* **Supplied passage**
BEGIN
For example, the businesses, government, and community organizations, as well as colleges, universities, and school districts in the group who focused on coordinating efforts so that all students access and complete college, agreed that our four School Districts would meet to identify one or more target goals around college completion. They also agreed to revisit the ways in which we measure college access and completion.

The PPRC members who chose to discuss helping all children and families be financially stable first agreed that school mobility is crucial (which is the current focus of our collaborative work to help families achieve financially stability). Recognizing that poverty’s ubiquity throughout our communities and region creates conditions that make it hard to achieve academic success or optimal health, they agreed that we need also to align efforts to help families in the areas of housing, jobs, saving and asset development, and volunteered to coordinate our resources to impact indicators related to those areas. Several of the participants agreed to share data in order to better understand opportunities in the region. They also agreed to meet again, to decide the optimal setting to coordinate resources and programs related to housing, jobs, and saving and asset development.

As the co-chair of the Promise Partnership Regional Council, I want to thank our members (and the dozens of individuals who work for their agencies and carry out the PPRC’s vision) for caring about each and every child in our region, for embracing our six bold goals, for working together differently, and for embracing the complexity that comes with aligning strategies, staff, and resources in innovative ways. The PPRC gives me hope — hope that we can fulfill on our promise to change the odds for every child and hope for a better Utah.
END
* **Work item A**
According to the Promise Partnership passage, how many goals did the members embrace?
* **Work item B**
Switch "innovative" to "creative" in the Promise Partnership passage and write out the part between "As the co-chair" and "a better Utah.", inclusive.
* **Work item C**
Decide whether each statement agrees with the Promise Partnership passage, answering yes or no and quoting the words of the passage that settle it.
(i) The four School Districts are to meet to identify target goals around college completion.
(ii) The members who discussed financial stability agreed that school mobility is of little importance.
(iii) Several participants agreed to share data.
The lines that come next are unrelated to the Promise Partnership passage.

* **Data shown**
BEGIN
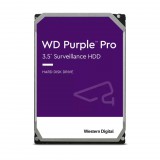 Western Digital Purple Pro 3.5" 18TB 7200rpm 512MB SATAIII (WD181PURP) - HDD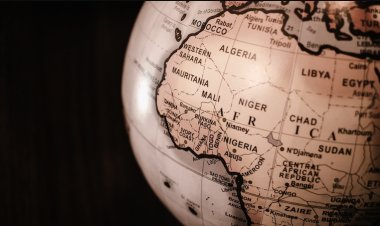 El despertar del Sahel, ¿Una 'primavera africana' de signo inverso?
END
* **Final answer A**
Six bold goals.

* **Final answer B**
As the co-chair of the Promise Partnership Regional Council, I want to thank our members (and the dozens of individuals who work for their agencies and carry out the PPRC’s vision) for caring about each and every child in our region, for embracing our six bold goals, for working together differently, and for embracing the complexity that comes with aligning strategies, staff, and resources in creative ways. The PPRC gives me hope — hope that we can fulfill on our promise to change the odds for every child and hope for a better Utah.

* **Final answer C**
(i) Yes: "agreed that our four School Districts would meet to identify one or more target goals around college completion"
(ii) No: "first agreed that school mobility is crucial"
(iii) Yes: "Several of the participants agreed to share data in order to better understand opportunities in the region"